[[ SELECTED EXTRACT open ]]

Jesus has entered a boat and is speaking to the multitudes on the shore.  He speaks to them a parable about a sower who sows seed on various types of ground.  It’s all the same seed, nevertheless the ground it is sown in brings forth different results.

Some seed falls by the roadside where the ground is packed so hard it can’t even get in, and immediately the birds come and peck it all up.

Some seed falls on thin soil with rock underneath, and although it springs up quickly, when the sun gets hot it just as quickly dies because it isn’t deeply rooted.

Some falls on ground that looks good but is infested with the seeds of thorns, and when the thorns grow up, the plants growing from the good seed are choked out.

And some of the seed falls on fertile ground that yields fruit (I like that word yield here) “some thirty, and some sixty, and some an hundred” (Mk. 4.8).

At the end of the parable Jesus says to the multitude, “He that hath ears let him hear” (Mk. 4.9).

Luke has this more dramatically, telling us that Jesus cried out this warning.

And when he had said these things He cried, He that hath ears to hear, let him hear” (Lk. 8.8).

In other words, let no one underestimate the eternal importance of what He has been saying!

After speaking this and other parables to the multitude, Jesus goes aside with his disciples and explains the parable.  He didn’t do this with the great multitude, at this point already realizing that most of them weren’t all that interested in what He had to say; they followed Him just for the signs and wonders and miracles.  Others were openly against Him, and followed along looking only for an opportunity to find fault.  But now he explains the parable to the disciples.  He has been talking of hearing the word, likening the hearers of the word to various types of ground.  We won’t enlarge on this here except to say that God intends the seed of the word in our lives—the word of the Kingdom of God—to bear abundant fruit, and depending on the condition of our heart this may or may not happen.  Hardness of heart, persecution, the cares of this life, the deceitfulness of riches… all these and the lusts of other things can cause a crop failure.  But the good and honest heart that endures to the end will bring forth the fruit God is looking for.

[[ SELECTED EXTRACT closed ]]

CHECK YOUR UNDERSTANDING
A. Could you set down, word for word, the passage of the commentary on the parable of the sower that begins at the words "Some seed falls on" and stops after "are choked out."?
B. Can you supply the next part of the commentary on the parable of the sower, picking up after its last sentence?

[[ COLLECTED MATERIAL open ]]

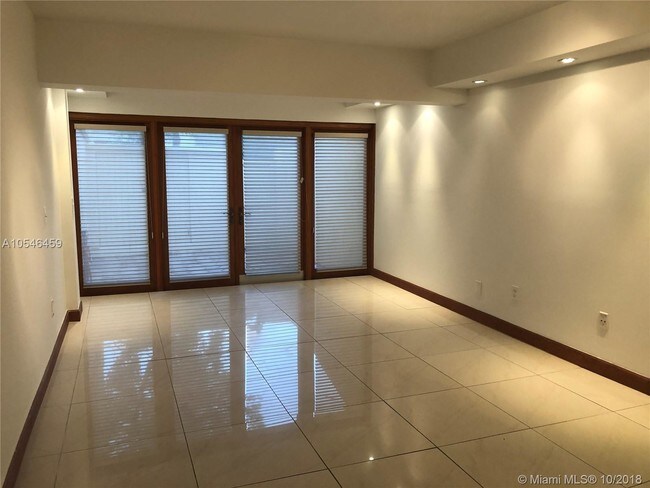 Foto del edificio - MARINER VILLAGE TH CONDO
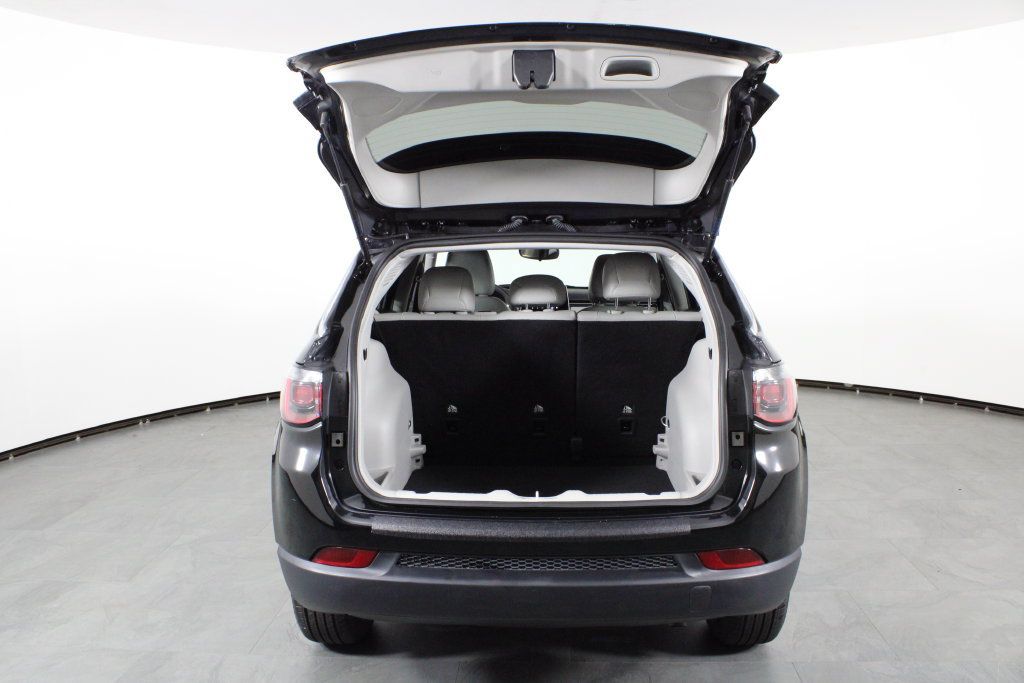 Used 2022 Jeep Compass Latitude FWD image 15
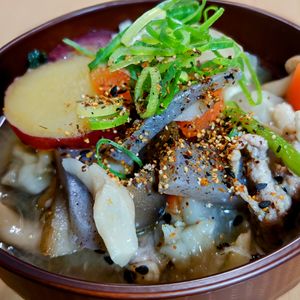 まゆのの作ってみた!投稿(ほっこり♩さつまいもときのこの豚汁)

[[ COLLECTED MATERIAL closed ]]

ANSWERS BY TASK
A.
Some seed falls on thin soil with rock underneath, and although it springs up quickly, when the sun gets hot it just as quickly dies because it isn’t deeply rooted.

Some falls on ground that looks good but is infested with the seeds of thorns, and when the thorns grow up, the plants growing from the good seed are choked out.

B.
What we want to emphasize here is that the Lord rephrases to the disciples His earlier exhortation to the multitude.  After He has explained the parable to His disciples He directs these words to them:

If any man have ears to hear, let him hear (Mk. 4.23).

This is phrased a little differently than the first exhortation, and the thought seems to be that Jesus recognizes that, unlike many of those who were stone deaf to what He had been saying, His disciples have ears to hear.  The more accurate translation of this second exhortation is, “Since a person has ears to be hearing, let him be hearing” (Wuest Expanded Translation).  You mean, Lord, your disciples actually have ears to hear, and you still admonish them?

It’s a profound warning for us, then.  It’s possible to have ears—even to think we are hearing—and yet not be hearing very well.

Christ continues by saying:

Take heed what ye hear: with what measure ye mete it shall be measured to you: and unto you that hear shall more be given.
For he that hath, to him shall be given: and he that hath not, from him shall be taken even that which he hath.

Christian, let us guard against dullness of hearing.  Hearing… yet not really hearing.  Hearing… yet it doesn’t really register because we are going about our lives in this world, and, with all the things that cry for our attention, the ear that was once attentive is no longer hearing the way it used to.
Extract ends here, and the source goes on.